Die dümmsten Anglizismen und Amerikanismen sind alle, die so tun, als ob sie deutsch wären. Sie machen keinen anderen Sinn (da haben wir schon einen!), als schick zu tun oder, wie es in diesem Zusammenhang wohl heißen muss, "chic". Das ist auch sonderbar, wie das gute alte deutsche "schick" ins Französische aufgenommen wurde und dann auf einmal zurückkehrte als "chic". 

Fremdwörtern immer den Vorzug zu geben, ist so albern wie sie um jeden Preis zu meiden. Wenn jemand "clever" meint und glaubt, das sei weder mit "gescheit" noch mit "gerissen" richtig wieder- gegeben, dann soll er ruhig "clever" sagen. Wer aus "cool" die Anklänge des amerikanischen Südens noch heraushören will, kann nicht "kühl" für einen geeigneten Ersatz halten. Andererseits wird "das (er)-gibt (einen) Sinn" weder an Klang noch an Bedeutung reicher, wenn man die englische Form borgt und behauptet "das macht Sinn". 

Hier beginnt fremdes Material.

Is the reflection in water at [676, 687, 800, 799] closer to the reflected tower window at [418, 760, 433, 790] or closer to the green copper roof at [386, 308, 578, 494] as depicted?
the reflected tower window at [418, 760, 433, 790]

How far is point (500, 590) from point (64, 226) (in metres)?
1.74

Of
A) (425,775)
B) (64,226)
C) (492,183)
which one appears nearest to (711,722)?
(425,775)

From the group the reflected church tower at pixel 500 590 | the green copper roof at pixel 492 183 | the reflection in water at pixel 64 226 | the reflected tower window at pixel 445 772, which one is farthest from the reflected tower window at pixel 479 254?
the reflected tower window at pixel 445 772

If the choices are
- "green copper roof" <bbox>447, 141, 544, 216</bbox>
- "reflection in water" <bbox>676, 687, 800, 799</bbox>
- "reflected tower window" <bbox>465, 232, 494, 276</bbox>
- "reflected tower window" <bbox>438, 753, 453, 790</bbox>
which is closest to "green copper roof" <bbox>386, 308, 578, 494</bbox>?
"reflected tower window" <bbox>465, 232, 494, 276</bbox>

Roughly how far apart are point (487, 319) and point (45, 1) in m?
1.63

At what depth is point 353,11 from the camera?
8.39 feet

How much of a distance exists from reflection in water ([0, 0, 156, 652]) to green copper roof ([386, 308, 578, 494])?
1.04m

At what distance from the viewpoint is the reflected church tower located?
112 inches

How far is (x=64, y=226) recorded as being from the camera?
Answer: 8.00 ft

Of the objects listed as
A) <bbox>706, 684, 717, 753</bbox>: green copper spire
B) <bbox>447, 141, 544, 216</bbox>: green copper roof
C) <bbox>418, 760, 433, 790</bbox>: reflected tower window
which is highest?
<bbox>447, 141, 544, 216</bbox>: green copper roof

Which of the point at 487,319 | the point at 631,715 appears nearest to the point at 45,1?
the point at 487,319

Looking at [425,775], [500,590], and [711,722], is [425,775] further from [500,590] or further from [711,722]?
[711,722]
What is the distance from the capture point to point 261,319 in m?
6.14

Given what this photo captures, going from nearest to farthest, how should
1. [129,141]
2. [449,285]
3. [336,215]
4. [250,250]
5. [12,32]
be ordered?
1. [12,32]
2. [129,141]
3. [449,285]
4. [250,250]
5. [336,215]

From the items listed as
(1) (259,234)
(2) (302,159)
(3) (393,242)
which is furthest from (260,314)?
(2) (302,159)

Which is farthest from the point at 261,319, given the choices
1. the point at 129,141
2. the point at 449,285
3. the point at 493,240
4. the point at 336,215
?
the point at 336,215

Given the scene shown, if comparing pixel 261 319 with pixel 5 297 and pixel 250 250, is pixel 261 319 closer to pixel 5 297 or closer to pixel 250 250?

"Jemanden motivieren" ist sicher gut. Aber man würde es so nicht nennen ohne das Vorbild des englischen "to motivate". Wo es nicht genügt, jemanden anzuregen oder anzuspornen, da hülfe es 
vielleicht, jemandem ein Ziel zu setzen. Die "vitalen Interessen" haben die ohnehin nicht sehr feste Bedeutung des Fremdwortes "vital" vom Lebenskrafterfüllten verschoben hin zum Lebenswichtigen. Dadurch sind unerwünschte Homonyme entstanden, Wörter, die gleich klingen, aber Verschiedenes meinen. 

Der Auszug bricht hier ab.